Breaking a psychological barrier for the first time in 18 months, the Dow Jones Industrial Average closed above the 10,000 mark today.
Ending at 10,008.16, the index gained 86.30 points today, propelled by two pieces of good news. A better-than-expected November retail-sales report spurred the initial climb, which continued in the afternoon when investors read minutes of the Oct. 28 Federal Reserve Open Market Committee meeting. Those minutes suggested higher interest rates wouldn’t materialize anytime soon, the Associated Press reports.
The last time the Dow closed above 10,000 was May 24, 2002, when the index stood at 10,104.26. The Dow’s five-year low was 7,286.27 on Oct. 9, 2002.
The Nasdaq rose 37.67, or 2 percent, to close at 1,942.32. The Standard & Poor’s 500 index gained 12.16, or 1.2 percent, ending at 1,071.21.
“Investors are going to be pleasantly surprised by fourth- quarter earnings,” Sandy Lincoln of Wayne Hummer Asset Management in Chicago told Bloomberg.com.
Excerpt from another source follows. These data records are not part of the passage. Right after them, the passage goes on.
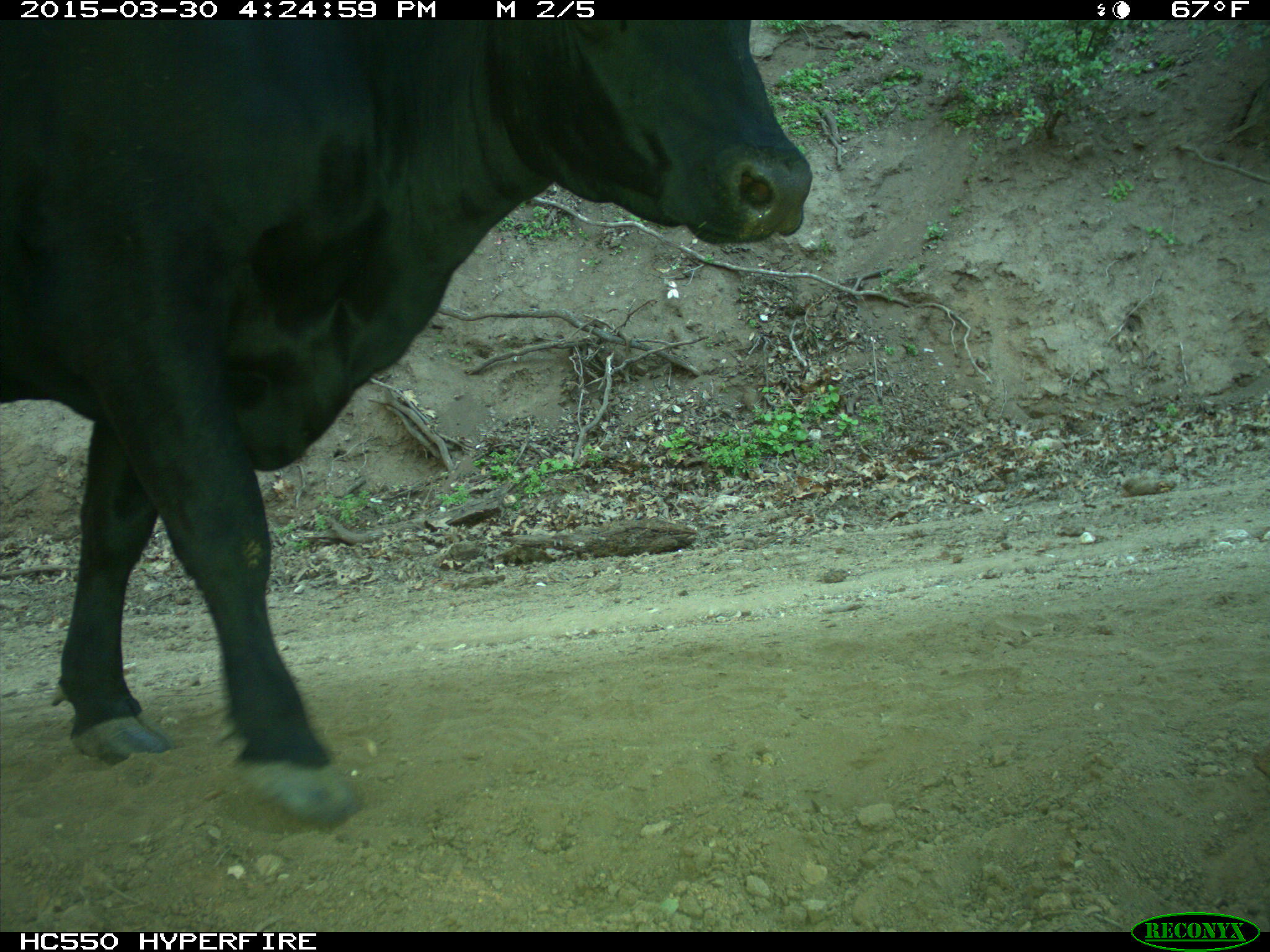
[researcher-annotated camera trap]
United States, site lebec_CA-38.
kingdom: Animalia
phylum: Chordata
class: Mammalia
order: Artiodactyla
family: Bovidae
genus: Bos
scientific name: Bos taurus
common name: domestic cow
Bos taurus (domestic cow).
The Fed comments signal investors “don’t have to worry about higher interest rates choking off this rally.”
The Fed minutes revealed the committee expected future economic growth “would not entirely eliminate currently large margins of unemployed labor and other resources until perhaps the later part of 2005 or even later.” To some investors, Bloomberg reports, that means the central bank may hold its benchmark interest rate at 1 percent for longer than previously expected.
The retail report indicates sales in November rose 0.9 percent, led by new cars, furniture and electronics. The rise had been predicted to be just 0.7 percent.
“This market is ready to have a good run to the end of the year. People are looking at the economy and are starting to see good growth,” Michael Murphy, head trader at Wachovia Securities in Baltimore told AP.
The news service reports investors are moving out of the tech and small-cap stocks that have led the recovery since March and shifting their profits into larger blue-chip companies.